3 Ways To Achieve Teacher To Student Interaction

  1. The Camera: In the virtual environment, the camera needs to be the teacher’s best friend. Open up the camera and press record. Oh, and encourage teachers to accept their first take on that recording. Teachers are recording themselves over and over because it isn’t perfect, and after fifteen times they wish they had that first recording back. If we make a mistake in the classroom, we don’t start the lesson over. We move on, so let’s apply that same grace in a recording!   
  2. Video Conferencing: Teachers are also facilitating live interactions through video conferencing tools like Zoom, Google Meet, and/or Microsoft Teams. This is a new world of classroom management, and the most successful virtual teachers have clear expectations communicated to the students. For example, students entering with microphones muted, and some sort of expectations for how students use the chat are a must!
  3. Screencasting: Teachers can pre-record instruction by sharing their face and computer screen at the same time through tools like Loom and Screencastify. I prefer Loom because they’ve made their full version free for teachers forever!

Student To Student

Of all three, this is arguably the most difficult to achieve, but luckily there are some tools out there that make this easier than ever.

  1. Flipgrid: An online video discussion for students. At the most basic level, the teacher can pose a question and students can reply via video to the question and also to one another. Students absolutely love it, and the full version of Flipgrid is 100 percent free for teachers. In my opinion, it has been the MVP of virtual learning! It’s teacher to student and student to student all in one! It’s great for in person classes as well. If you have teachers that haven’t explored Flipgrid with their in person or virtual classes, this should be the first tool you encourage them to explore!

Last March, we had a staff “teacher’s lounge Flipgrid,” for each building that our principals set up where teachers would just talk during quarantine. We had teachers telling jokes, sharing their wins, and even some teachers sharing progress learning an instrument. It was a great way to continue to build relationships and culture in a virtual environment. 

  1. Padlet: Padlet is a versatile tool that allows students to interact with one another. Imagine an online cork board where messages, photos, links, and even videos can be posted for the class to see. Padlet is a freemium tool, where you get limited access. The free version is incredibly nice, but teachers are limited to the number of Padlets they can have open at one time.

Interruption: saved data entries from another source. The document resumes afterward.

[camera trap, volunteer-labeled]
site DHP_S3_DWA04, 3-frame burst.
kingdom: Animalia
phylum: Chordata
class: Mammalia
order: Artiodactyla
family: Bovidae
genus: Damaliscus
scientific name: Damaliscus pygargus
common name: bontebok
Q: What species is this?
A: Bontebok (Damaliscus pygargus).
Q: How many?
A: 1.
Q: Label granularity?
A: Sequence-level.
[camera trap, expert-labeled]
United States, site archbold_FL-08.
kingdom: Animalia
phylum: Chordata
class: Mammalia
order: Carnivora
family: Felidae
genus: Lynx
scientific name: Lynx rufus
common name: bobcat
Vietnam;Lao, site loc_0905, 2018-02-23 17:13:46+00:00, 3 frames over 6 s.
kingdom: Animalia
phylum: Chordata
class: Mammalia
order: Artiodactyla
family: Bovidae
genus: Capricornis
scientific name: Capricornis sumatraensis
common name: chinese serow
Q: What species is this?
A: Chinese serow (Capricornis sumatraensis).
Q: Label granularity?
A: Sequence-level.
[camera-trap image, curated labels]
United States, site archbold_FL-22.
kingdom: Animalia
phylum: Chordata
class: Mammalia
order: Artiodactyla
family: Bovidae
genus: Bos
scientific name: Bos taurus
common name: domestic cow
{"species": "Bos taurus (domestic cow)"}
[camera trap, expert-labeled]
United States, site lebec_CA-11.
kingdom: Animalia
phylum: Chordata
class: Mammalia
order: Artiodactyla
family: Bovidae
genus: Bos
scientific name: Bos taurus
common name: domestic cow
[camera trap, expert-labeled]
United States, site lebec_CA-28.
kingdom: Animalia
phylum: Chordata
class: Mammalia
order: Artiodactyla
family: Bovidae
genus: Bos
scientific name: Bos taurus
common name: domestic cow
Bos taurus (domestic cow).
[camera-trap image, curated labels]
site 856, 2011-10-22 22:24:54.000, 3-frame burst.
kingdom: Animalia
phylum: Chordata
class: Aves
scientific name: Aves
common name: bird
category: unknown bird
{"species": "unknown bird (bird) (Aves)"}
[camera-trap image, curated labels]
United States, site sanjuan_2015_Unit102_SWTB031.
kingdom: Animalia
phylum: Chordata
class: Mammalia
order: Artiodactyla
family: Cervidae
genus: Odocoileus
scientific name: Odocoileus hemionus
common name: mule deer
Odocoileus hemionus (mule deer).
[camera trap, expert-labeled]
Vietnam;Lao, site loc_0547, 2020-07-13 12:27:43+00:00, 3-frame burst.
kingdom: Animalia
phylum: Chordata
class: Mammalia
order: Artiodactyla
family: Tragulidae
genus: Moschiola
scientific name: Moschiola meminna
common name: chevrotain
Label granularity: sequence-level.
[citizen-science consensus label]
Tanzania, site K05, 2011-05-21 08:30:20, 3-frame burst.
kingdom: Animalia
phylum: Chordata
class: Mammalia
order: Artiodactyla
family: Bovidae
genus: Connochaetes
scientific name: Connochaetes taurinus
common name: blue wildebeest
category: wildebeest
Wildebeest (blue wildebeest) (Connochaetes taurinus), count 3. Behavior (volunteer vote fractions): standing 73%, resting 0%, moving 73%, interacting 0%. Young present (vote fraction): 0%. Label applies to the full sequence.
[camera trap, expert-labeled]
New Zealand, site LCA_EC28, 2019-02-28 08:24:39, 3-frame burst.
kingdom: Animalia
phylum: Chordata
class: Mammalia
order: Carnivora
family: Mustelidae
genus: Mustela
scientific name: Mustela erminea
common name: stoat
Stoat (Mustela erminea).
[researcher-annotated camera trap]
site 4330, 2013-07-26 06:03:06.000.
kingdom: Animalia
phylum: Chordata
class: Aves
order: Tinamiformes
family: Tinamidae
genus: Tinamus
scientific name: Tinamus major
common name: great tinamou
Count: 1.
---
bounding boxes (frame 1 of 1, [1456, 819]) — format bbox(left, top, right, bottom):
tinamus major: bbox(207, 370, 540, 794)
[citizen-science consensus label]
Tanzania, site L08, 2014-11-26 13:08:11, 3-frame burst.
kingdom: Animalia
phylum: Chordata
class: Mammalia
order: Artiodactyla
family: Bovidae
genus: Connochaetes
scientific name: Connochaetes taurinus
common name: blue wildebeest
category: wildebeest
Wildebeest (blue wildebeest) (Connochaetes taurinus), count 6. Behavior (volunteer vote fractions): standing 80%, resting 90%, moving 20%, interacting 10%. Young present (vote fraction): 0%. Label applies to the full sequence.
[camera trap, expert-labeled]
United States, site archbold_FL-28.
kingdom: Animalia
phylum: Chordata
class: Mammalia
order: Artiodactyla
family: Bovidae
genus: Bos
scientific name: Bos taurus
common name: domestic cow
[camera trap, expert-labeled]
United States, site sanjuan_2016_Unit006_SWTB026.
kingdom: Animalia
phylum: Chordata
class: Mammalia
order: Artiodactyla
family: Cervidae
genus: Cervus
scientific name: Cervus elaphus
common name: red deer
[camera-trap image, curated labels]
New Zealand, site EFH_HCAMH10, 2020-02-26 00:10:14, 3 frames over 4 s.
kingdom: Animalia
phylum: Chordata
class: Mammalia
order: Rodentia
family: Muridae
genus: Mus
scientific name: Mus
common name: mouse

Utilizing classroom interactions as a lens to examine the effectiveness of our virtual instruction is powerful, and if you want to know more about it, I would recommend fellow Indiana educator’s book, The Perfect Blend where author Michele Eaton goes into much further detail on that and more. 

Speaking of more, right now, our teachers need more than high quality professional learning. I am in a unique position where I work closely with teachers implementing virtual learning, and I hear the good, the bad, and the ugly. I want to close this blog with one final thought, and I think it’s important for leaders to share with teachers.

We are sailing through uncharted waters. In instances where teachers are trying to navigate teaching in person and virtual students at the same time, there are no best practices. You can find books and research on highly effective traditional teaching methods. You can find similar books on highly effective virtual teaching methods as well. There aren’t established best practices for doing both of these at the same time, and we know that we are going to try things that won’t work. Failure isn’t easy, but it is always a part of growth, especially when the path to success has not been forged before us. Perspective will matter more now than ever.  As you and your staff are experiencing stormy days and rough seas, look beyond those clouds and grasp the glimmer of light in the form of opportunity. When this storm passes and your choppy waves calm, you’ll have the most skillful sailors/teachers that you’ve ever led, and all of your students will benefit for years to come!